BEGIN

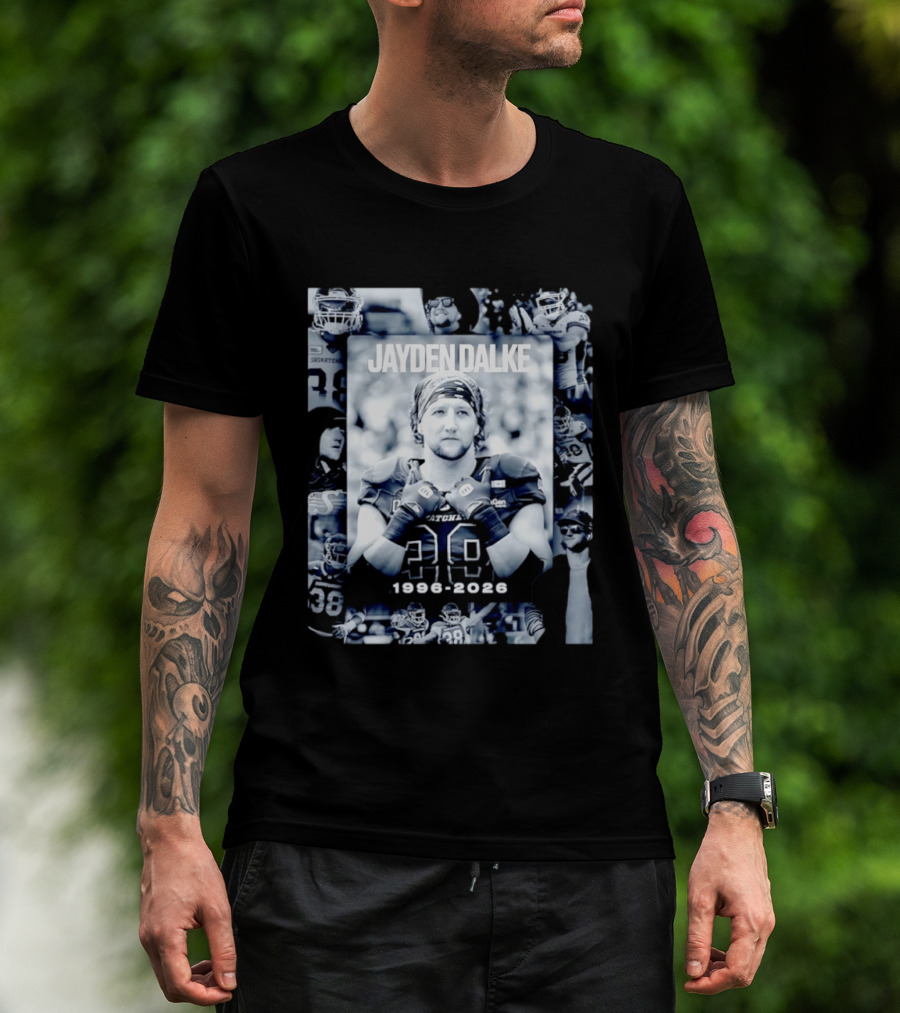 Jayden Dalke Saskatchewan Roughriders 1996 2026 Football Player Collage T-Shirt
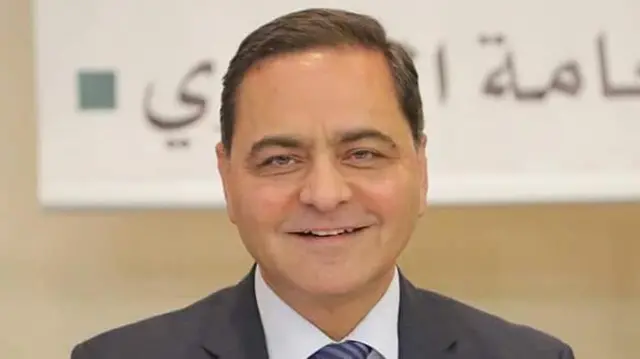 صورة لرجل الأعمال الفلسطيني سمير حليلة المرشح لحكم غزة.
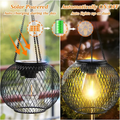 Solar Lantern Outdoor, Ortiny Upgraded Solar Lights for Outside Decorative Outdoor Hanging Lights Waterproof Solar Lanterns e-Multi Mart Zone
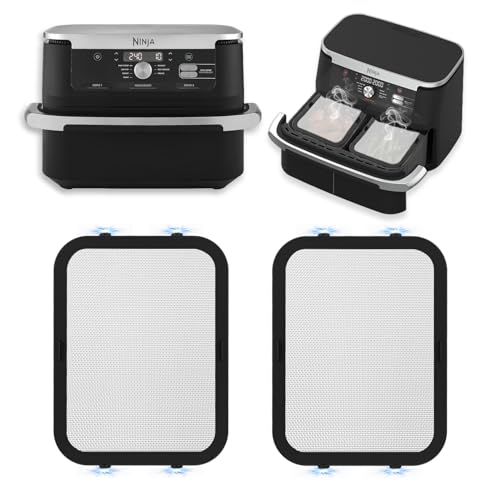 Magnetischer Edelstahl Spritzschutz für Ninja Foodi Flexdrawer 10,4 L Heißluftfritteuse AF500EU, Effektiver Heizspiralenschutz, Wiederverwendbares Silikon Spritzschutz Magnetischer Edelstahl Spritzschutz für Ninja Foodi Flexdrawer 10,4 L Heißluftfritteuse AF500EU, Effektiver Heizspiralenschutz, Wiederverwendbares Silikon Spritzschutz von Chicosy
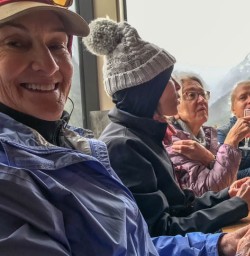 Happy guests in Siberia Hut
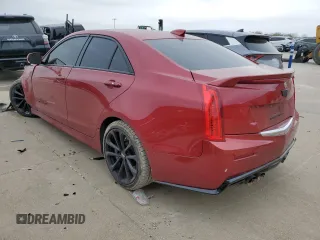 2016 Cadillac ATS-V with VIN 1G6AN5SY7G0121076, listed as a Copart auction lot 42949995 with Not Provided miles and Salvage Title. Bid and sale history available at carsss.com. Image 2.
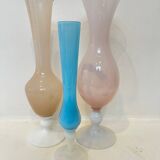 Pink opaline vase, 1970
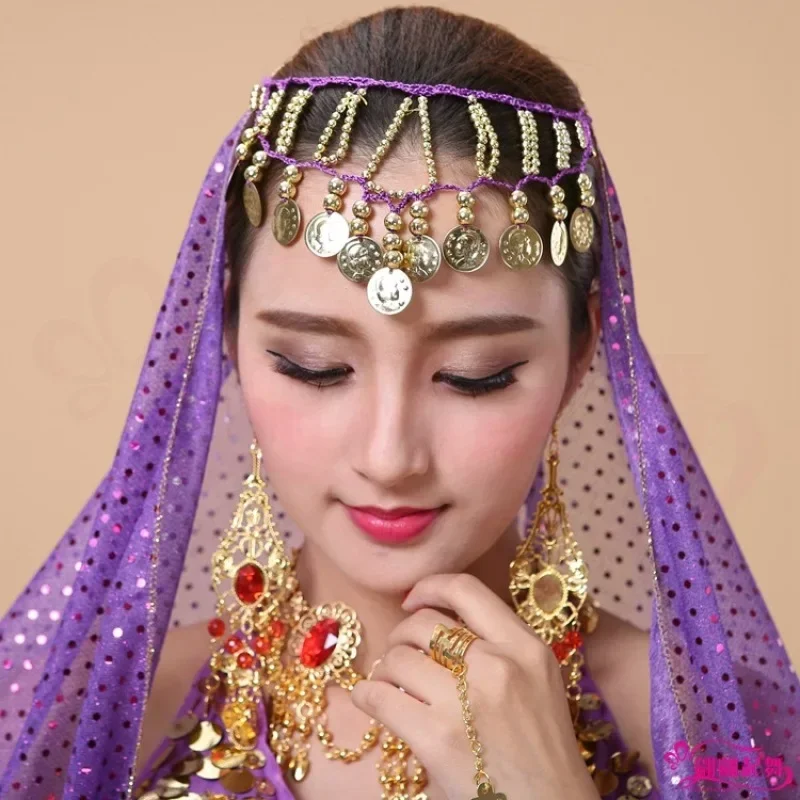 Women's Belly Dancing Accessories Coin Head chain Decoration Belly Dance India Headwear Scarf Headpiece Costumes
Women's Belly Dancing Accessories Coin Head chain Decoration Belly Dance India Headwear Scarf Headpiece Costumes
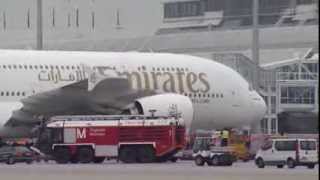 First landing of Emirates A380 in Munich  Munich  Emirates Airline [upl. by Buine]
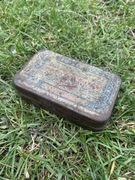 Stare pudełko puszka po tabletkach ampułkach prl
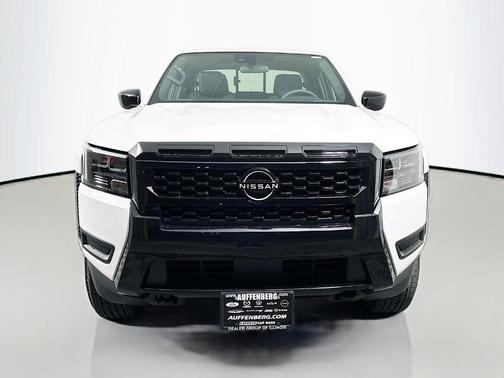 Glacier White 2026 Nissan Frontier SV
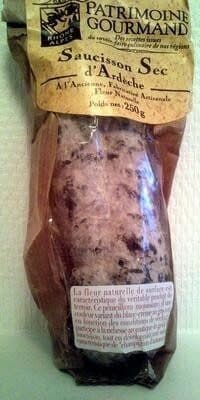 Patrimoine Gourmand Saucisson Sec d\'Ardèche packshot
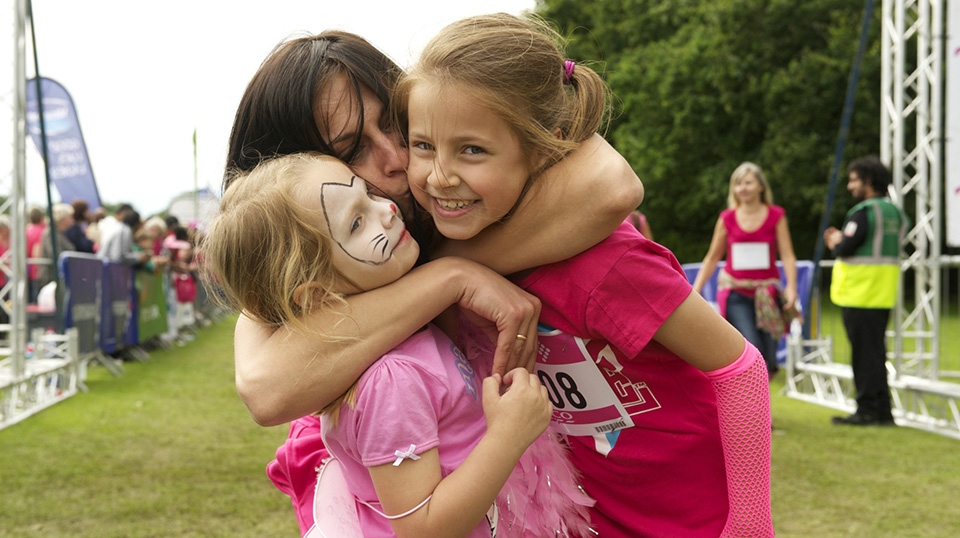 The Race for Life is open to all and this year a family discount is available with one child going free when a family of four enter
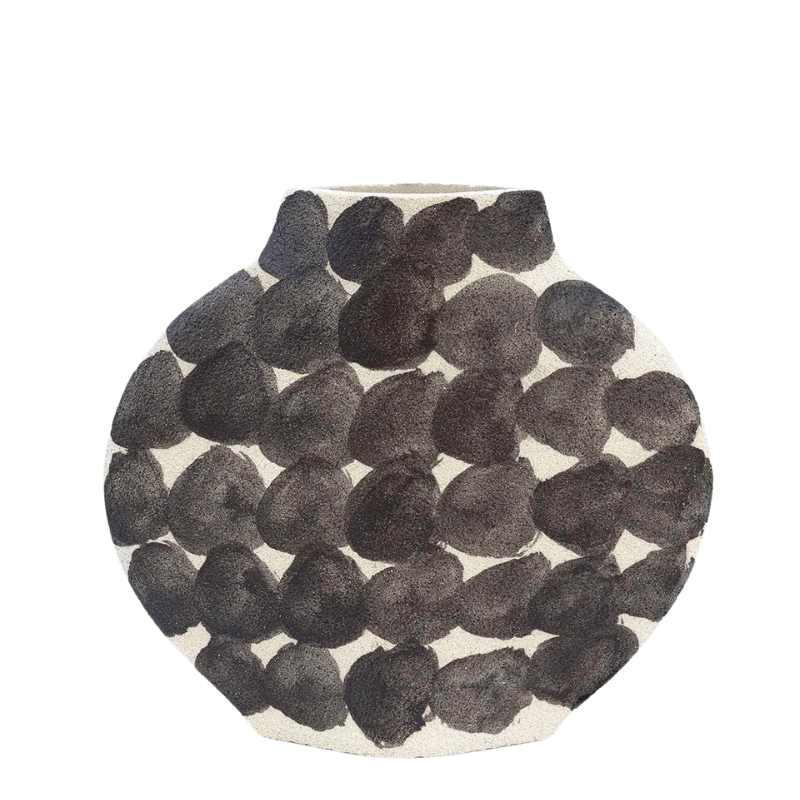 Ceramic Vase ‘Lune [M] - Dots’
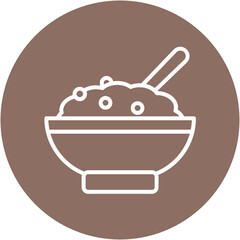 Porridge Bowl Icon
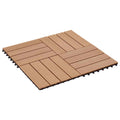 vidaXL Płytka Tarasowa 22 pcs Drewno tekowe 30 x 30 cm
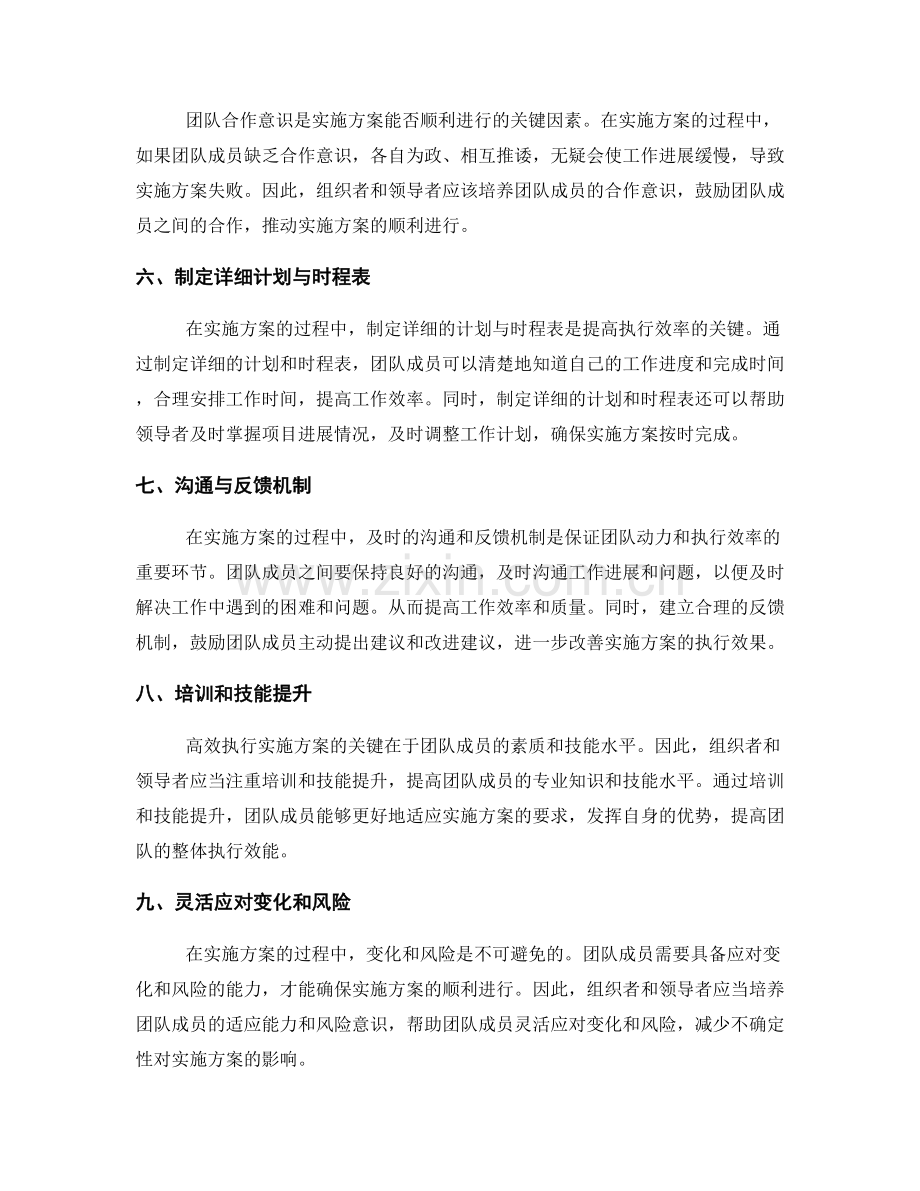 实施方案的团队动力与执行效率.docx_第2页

END

■ TASK OBJECTIVE
Emit the lines of the material exactly, from its first line to the line containing "Patrimoine Gourmand Saucisson", inclusive; leave every picture out.

■ ANSWER SPACE
 Jayden Dalke Saskatchewan Roughriders 1996 2026 Football Player Collage T-Shirt
 صورة لرجل الأعمال الفلسطيني سمير حليلة المرشح لحكم غزة.
 Solar Lantern Outdoor, Ortiny Upgraded Solar Lights for Outside Decorative Outdoor Hanging Lights Waterproof Solar Lanterns e-Multi Mart Zone
 Magnetischer Edelstahl Spritzschutz für Ninja Foodi Flexdrawer 10,4 L Heißluftfritteuse AF500EU, Effektiver Heizspiralenschutz, Wiederverwendbares Silikon Spritzschutz Magnetischer Edelstahl Spritzschutz für Ninja Foodi Flexdrawer 10,4 L Heißluftfritteuse AF500EU, Effektiver Heizspiralenschutz, Wiederverwendbares Silikon Spritzschutz von Chicosy
 Happy guests in Siberia Hut
 2016 Cadillac ATS-V with VIN 1G6AN5SY7G0121076, listed as a Copart auction lot 42949995 with Not Provided miles and Salvage Title. Bid and sale history available at carsss.com. Image 2.
 Pink opaline vase, 1970
 Women's Belly Dancing Accessories Coin Head chain Decoration Belly Dance India Headwear Scarf Headpiece Costumes
Women's Belly Dancing Accessories Coin Head chain Decoration Belly Dance India Headwear Scarf Headpiece Costumes
 First landing of Emirates A380 in Munich  Munich  Emirates Airline [upl. by Buine]
 Stare pudełko puszka po tabletkach ampułkach prl
 Glacier White 2026 Nissan Frontier SV
 Patrimoine Gourmand Saucisson Sec d\'Ardèche packshot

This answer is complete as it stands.